Holyrood has inflicted more damage to the law since devolution than Westminster did in 300 years, a leading lawyer has claimed.

Alistair Bonnington, a solicitor advocate, said "huge damage" had been done to Scots law since the Scottish Parliament was established in 1999.

In a wide-ranging attack, he hit out at the ending of double jeopardy - a centuries-old tradition which prevented a person being tried twice for the same crime - as well as accusing MSPs of conducting a "sustained campaign" to erode legal aid.

Mr Bonnington, a former honorary professor of law at Glasgow University, also said he feared two "gold standards" of Scots law would soon be lost - the need for evidence to be backed up with corroboration and the ban on juries being told about an accused person's previous convictions.

A review of the law by Lord Carloway has already recommended doing away with the requirement for corroboration - with this having being accepted by the Scottish Government. Ministers are currently consulting on how best to implement Lord Carloway's recommendations.

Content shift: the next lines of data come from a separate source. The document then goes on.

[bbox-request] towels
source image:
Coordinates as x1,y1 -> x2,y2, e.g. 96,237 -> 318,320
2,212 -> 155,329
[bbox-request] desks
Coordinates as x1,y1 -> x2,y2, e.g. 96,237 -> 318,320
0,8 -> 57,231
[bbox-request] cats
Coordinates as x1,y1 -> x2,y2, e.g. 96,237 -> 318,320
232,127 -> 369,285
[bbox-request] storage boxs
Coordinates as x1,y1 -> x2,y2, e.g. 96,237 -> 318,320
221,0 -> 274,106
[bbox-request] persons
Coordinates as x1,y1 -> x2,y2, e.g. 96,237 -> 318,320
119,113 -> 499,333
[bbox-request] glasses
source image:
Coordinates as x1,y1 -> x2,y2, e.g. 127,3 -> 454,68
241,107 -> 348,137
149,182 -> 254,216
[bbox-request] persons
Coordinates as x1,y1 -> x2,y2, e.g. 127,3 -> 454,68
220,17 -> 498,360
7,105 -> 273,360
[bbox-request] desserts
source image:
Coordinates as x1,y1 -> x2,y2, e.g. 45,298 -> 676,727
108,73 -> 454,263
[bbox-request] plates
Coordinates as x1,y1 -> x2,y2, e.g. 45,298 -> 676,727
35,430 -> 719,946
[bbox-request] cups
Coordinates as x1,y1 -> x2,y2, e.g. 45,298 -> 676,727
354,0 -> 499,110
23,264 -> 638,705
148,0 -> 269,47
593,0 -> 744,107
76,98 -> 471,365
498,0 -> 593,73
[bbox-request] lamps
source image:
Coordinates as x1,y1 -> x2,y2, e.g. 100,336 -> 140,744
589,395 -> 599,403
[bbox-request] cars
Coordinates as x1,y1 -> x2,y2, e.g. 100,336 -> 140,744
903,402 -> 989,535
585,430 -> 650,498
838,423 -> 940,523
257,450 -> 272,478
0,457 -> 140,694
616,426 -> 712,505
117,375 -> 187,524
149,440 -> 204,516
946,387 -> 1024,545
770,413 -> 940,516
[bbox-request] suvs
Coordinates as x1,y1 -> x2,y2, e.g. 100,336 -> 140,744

Writing in the Times newspaper, Mr Bonnington said: "Sadly it is not going too far to say that Holyrood has done more harm to Scots law than Westminster managed in more than 300 years."

He hit out at the "sustained campaign by MSPs to erode legal aid to the point where lawyers will refuse to represent the impecunious accused in criminal cases".

Mr Bonnington argued Scotland now had "Soviet-style laws on double jeopardy", claiming the ban on trying someone for the same case twice had been ended in a bid to retry the World's End murder case after Angus Sinclair was cleared of killing Helen Scott and Christine Eadie in Edinburgh.

The lawyer went on: "These retrograde steps seem sure to be followed by the destruction of two of the gold standards of Scots criminal law: the need for corroboration of evidence and the prohibition against juries knowing prior convictions. Again, these are the kind of rules one expects to find in the third world."

Mr Bonnington went on to tell BBC Radio Scotland that the country had a "legal aid system which is collapsing". Speaking on the Good Morning Scotland programme, the lawyer said: "I last did a criminal trial in 1992. If I did one tomorrow, I would be paid less than the last one I did in 1992. You can't run a system like that."